Tout a commencé lorsque la pièce a été exclue de la Commission du répertoire d’Israël, un fond conjoint des ministères israéliens de la culture et de l’éducation qui subventionne des productions artistiques, notamment pour des représentations dans les établissements scolaires à travers le « panier culturel national ». Cette exclusion est une décision personnelle de Naftali Bennett, le ministre israélien de l’éducation, et n’est pas passée par la consultation, pourtant nécessaire, du comité. Elle a été suivie par le gel des subventions allouées par la municipalité de Haïfa au théâtre palestinien de la ville, Al-Midan — seul théâtre palestinien subventionné en Israël — d’un montant de 1 275 000 shekels par an (305 000 euros). La raison invoquée est que la pièce érigerait en héros Walid Dakka, emprisonné depuis le 25 mars 1986 pour avoir participé au meurtre d’un soldat israélien en août 1984. L’homme est aujourd’hui le plus ancien prisonnier politique palestinien de nationalité israélienne et une figure très importante parmi les prisonniers palestiniens.
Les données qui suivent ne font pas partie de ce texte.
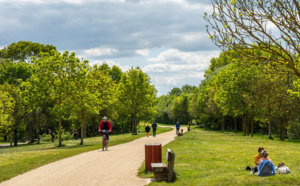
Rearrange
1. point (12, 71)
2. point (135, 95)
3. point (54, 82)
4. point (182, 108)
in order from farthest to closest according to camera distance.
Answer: point (182, 108) < point (12, 71) < point (135, 95) < point (54, 82)

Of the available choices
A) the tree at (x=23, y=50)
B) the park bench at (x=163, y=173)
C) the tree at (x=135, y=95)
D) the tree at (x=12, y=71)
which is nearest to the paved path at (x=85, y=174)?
the park bench at (x=163, y=173)

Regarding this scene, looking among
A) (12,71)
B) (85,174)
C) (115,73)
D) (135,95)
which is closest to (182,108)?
(115,73)

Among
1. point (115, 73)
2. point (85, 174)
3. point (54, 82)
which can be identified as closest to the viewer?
point (85, 174)

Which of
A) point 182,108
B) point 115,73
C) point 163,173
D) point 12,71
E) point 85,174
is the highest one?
point 115,73

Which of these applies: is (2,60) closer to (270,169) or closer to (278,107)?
(278,107)

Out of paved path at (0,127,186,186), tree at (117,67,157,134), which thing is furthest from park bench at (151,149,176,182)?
tree at (117,67,157,134)

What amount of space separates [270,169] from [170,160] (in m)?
3.61

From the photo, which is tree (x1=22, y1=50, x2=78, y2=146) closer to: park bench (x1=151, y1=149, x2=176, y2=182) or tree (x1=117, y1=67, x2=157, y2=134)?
tree (x1=117, y1=67, x2=157, y2=134)

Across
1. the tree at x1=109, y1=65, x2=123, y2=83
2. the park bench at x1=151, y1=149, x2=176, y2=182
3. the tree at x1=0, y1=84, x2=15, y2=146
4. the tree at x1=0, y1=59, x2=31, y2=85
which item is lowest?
the park bench at x1=151, y1=149, x2=176, y2=182

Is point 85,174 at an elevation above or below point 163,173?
below

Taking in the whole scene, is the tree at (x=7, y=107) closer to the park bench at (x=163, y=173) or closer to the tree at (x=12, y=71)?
the tree at (x=12, y=71)

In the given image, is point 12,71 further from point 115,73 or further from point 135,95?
point 115,73

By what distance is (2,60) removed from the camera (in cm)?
6128

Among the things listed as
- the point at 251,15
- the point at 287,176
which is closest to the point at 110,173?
the point at 287,176
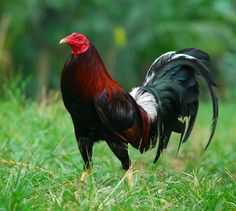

Un accord avait été trouvé le 2 juillet, plus d’un mois après le début de l’affaire. Al-Midan avait en effet obtenu un court sursis après le gel de ses subventions principales. Une première mesure prise par la commune pour bloquer son compte bancaire, qui avait empêché de payer le personnel a apparemment été annulée selon un porte-parole du théâtre1. Cependant, le gel d’autres subventions empêche le théâtre de payer ses fournisseurs et menace son existence même.

Cette mesure et l’ampleur des débats qui ont suivi reflètent également, dans un contexte de censure, l’évolution de la situation de la création des Palestiniens en Israël, notamment depuis un changement dans la nature de leur production. Relativement récente dans le monde arabe, l’écriture théâtrale palestinienne est arrivée à un certain état de maturité et a acquis ses caractéristiques propres. Sa nouvelle affirmation constitue l’une des raisons de l’intensité de la polémique autour de la pièce, que ses détracteurs n’ont d’ailleurs pour la plupart pas vue : elle ne présente pas Walid Dakka en héros, mais propose une réflexion sur l’enfermement, ses conditions et ses différentes formes.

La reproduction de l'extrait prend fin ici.